Rolls-Royce served as a benefactor to the Italian-Argentine artist Tomas Saráceno when he created an installation for the Palais de Tokyo in Paris in 2018, and commissioned him to making another piece for the Rolls-Royce headquarters in Goodwood.
The following September, Turkish artist Refik Anadol was commissioned to make a unique piece based on the data regarding the colour of every Rolls-Royce vehicle produced over the previous decade. Entitled Art Of Perfection: Data Painting, the results were displayed on an LED “canvas” at the West Sussex factory. Other artists, including Yang Fudong and Asad Raza, have also worked on related projects, with the Spirit Of Ecstasy serving as a source of inspiration.
Rolls-Royce has also created The Gallery, a display space that runs the length of a car’s fascia, enabling the owner to “exhibit” their own specially commissioned artwork. “The programme adopts the form of contemporary patronage,” says Torsten, “enabling artists to bring new work to fruition. The Gallery is an innovation that furthers Rolls-Royce’s unparalleled Bespoke capabilities. Patrons are now invited to commission artworks for their own personal Gallery within Phantom, in essence, bringing art, within art.”
As part of The Gallery project, British artist Helen Amy Murray was commissioned to make a work that was inspired by the Spirit of Ecstasy – an unorthodox fabric sculpture that mirrored characteristics of the iconic statuette. Using sculpted silk appliqué, Helen created a mesmerising series of linear curves from which, on closer examination, a draped female form subtly appears – the wing of the Spirit of Ecstasy. The resulting piece was entitled “Whispered Muse”.
“I was inspired by the ethereal quality of the illustrations of the Spirit of Ecstasy by Charles Sykes,” says Helen. “They led me to incorporate the female form into my work; I wanted my gallery commission to look soft and organic.
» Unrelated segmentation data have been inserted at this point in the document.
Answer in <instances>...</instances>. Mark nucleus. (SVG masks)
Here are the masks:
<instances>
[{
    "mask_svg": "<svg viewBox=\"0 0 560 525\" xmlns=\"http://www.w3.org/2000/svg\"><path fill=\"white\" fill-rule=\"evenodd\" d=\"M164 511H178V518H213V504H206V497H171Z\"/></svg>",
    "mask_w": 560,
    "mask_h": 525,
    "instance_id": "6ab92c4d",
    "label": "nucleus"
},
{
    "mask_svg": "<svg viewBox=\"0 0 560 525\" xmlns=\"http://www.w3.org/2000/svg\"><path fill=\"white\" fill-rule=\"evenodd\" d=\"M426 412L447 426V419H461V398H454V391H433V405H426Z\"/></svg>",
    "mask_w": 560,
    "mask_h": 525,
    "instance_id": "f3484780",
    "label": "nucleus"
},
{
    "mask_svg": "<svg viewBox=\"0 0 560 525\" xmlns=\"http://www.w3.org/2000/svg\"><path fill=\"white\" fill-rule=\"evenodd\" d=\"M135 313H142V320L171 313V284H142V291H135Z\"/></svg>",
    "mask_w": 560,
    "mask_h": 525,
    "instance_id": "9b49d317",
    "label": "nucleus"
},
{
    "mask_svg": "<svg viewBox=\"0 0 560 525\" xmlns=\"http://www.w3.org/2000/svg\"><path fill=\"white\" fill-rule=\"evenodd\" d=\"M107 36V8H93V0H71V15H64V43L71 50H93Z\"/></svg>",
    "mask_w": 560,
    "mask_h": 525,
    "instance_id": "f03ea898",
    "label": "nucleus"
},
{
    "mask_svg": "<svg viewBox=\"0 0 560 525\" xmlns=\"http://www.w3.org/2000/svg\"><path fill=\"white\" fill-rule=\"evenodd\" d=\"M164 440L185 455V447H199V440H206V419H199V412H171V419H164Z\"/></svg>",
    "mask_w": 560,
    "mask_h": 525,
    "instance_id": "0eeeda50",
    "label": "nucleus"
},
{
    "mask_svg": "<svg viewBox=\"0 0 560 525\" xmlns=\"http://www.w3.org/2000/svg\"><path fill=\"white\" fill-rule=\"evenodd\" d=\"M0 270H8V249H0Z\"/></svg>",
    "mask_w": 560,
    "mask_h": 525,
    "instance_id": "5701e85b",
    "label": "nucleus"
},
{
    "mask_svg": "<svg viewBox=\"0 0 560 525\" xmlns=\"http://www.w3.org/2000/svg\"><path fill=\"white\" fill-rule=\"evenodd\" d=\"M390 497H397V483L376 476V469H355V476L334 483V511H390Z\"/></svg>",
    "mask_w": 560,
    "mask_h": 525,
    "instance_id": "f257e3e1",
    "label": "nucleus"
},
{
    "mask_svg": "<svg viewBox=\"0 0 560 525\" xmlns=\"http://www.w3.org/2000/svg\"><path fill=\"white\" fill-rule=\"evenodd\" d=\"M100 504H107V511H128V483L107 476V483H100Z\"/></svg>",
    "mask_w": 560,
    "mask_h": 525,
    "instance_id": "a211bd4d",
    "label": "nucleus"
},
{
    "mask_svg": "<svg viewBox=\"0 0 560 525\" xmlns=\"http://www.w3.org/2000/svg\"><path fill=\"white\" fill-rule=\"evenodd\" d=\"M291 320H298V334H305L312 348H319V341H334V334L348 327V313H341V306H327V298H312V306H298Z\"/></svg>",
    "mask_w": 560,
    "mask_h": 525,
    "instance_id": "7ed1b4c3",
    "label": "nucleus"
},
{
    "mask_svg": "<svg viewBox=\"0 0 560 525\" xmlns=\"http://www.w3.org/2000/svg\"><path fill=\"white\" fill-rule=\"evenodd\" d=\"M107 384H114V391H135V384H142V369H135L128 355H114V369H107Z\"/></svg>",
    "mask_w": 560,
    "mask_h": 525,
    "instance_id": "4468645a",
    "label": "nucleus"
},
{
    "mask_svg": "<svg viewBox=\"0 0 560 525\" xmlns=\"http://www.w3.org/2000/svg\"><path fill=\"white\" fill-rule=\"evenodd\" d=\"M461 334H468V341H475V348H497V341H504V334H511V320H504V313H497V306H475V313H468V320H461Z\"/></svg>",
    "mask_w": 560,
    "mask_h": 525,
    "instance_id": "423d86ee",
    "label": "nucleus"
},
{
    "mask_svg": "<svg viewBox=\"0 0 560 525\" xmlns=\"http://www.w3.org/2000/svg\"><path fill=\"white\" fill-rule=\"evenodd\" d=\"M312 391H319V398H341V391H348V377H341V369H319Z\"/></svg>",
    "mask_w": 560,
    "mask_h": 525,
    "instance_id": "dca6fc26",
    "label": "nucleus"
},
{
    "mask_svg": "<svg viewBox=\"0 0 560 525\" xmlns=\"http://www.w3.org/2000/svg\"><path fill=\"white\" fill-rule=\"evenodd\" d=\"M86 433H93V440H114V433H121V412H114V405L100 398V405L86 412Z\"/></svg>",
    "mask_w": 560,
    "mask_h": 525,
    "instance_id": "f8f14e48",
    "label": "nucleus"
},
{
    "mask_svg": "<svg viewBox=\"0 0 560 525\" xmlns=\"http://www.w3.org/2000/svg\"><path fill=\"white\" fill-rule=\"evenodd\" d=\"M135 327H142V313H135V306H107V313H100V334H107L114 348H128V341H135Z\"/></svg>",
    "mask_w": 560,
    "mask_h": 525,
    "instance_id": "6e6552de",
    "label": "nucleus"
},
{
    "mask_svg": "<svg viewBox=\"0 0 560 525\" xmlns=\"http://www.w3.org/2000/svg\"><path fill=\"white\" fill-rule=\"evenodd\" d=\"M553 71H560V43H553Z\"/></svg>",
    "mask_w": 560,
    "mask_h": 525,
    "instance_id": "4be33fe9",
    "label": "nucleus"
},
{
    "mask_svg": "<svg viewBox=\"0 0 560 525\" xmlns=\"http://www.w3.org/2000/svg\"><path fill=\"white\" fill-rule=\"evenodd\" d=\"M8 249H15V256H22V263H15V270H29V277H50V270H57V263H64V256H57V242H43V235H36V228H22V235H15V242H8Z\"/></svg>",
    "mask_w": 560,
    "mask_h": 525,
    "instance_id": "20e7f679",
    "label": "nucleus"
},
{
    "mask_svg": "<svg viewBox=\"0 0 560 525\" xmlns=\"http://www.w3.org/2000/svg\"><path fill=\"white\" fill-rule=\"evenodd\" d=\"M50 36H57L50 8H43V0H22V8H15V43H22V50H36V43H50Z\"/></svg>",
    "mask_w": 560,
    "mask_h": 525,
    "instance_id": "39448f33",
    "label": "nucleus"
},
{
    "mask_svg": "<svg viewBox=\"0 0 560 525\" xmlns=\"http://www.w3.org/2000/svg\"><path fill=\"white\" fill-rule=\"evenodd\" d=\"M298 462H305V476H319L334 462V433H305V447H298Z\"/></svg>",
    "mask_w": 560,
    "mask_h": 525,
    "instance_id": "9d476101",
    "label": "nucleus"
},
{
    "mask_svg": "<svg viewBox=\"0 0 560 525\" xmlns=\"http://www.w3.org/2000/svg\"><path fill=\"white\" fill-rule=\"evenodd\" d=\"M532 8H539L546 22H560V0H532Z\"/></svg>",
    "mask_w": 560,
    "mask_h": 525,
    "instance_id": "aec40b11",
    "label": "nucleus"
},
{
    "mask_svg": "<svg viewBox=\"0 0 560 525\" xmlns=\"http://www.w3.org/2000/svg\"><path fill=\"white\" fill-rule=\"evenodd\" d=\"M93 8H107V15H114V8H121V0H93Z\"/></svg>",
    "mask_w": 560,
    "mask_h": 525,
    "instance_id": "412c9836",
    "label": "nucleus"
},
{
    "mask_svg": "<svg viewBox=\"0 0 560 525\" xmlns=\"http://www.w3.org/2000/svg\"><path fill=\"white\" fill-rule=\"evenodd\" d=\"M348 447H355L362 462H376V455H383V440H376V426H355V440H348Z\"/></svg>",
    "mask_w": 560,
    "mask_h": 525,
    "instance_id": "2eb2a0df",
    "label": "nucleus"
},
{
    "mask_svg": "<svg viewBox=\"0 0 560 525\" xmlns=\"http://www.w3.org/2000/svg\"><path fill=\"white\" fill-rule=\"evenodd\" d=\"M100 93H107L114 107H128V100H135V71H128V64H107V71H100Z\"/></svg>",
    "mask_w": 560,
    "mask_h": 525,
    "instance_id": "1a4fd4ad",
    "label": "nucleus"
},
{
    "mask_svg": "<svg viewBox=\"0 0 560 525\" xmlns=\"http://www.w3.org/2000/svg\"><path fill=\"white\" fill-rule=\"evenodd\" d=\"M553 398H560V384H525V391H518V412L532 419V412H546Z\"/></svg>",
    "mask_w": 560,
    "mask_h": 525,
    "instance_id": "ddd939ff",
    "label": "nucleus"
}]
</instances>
The subtle spacing of lines brings the draped figure into perspective.” Helen was assisted by Cherica Haye, Rolls-Royce Bespoke Colour and Trim Designer. “The Spirit of Ecstasy extends her graceful wing to enrapture her passengers and convey them to a serene sanctuary,” says Cherica, “where the whisper of flight imbues calmness and tranquillity in Helen Amy Murray’s Phantom Gallery. A true connection can be felt between Helen’s materials and the subject, enhancing the graceful ambience of the Phantom’s calm interior.”
A similarly tangential approach to the statuette was employed by the East London studio Based Upon, who created a conceptual art piece entitled “A Moment in Time”. A swath of silk was pulled through a tank of water, weighted and suspended, to isolate a split second. That moment was captured on camera, and the resulting fluid form was then analysed by Based Upon, in association with the Rolls-Royce design team, before being remastered in clay. It was then sculpted into wax before a final interpretation was machined from solid aluminium and polished to accentuate its fabric-like curvature. “We tried to capture a moment as though the Spirit of Ecstasy’s shawl was allowed to drape over the car at high speed,” says Based Upon’s co-founder Lex Welch, “capturing that moment that leaves time standing still, as the Spirit of Ecstasy trails all in her wake.”
One hundred and ten years after it was designed, the Spirit of Ecstasy still inspires – an artistic legacy that Rolls-Royce is actively supporting and sustaining.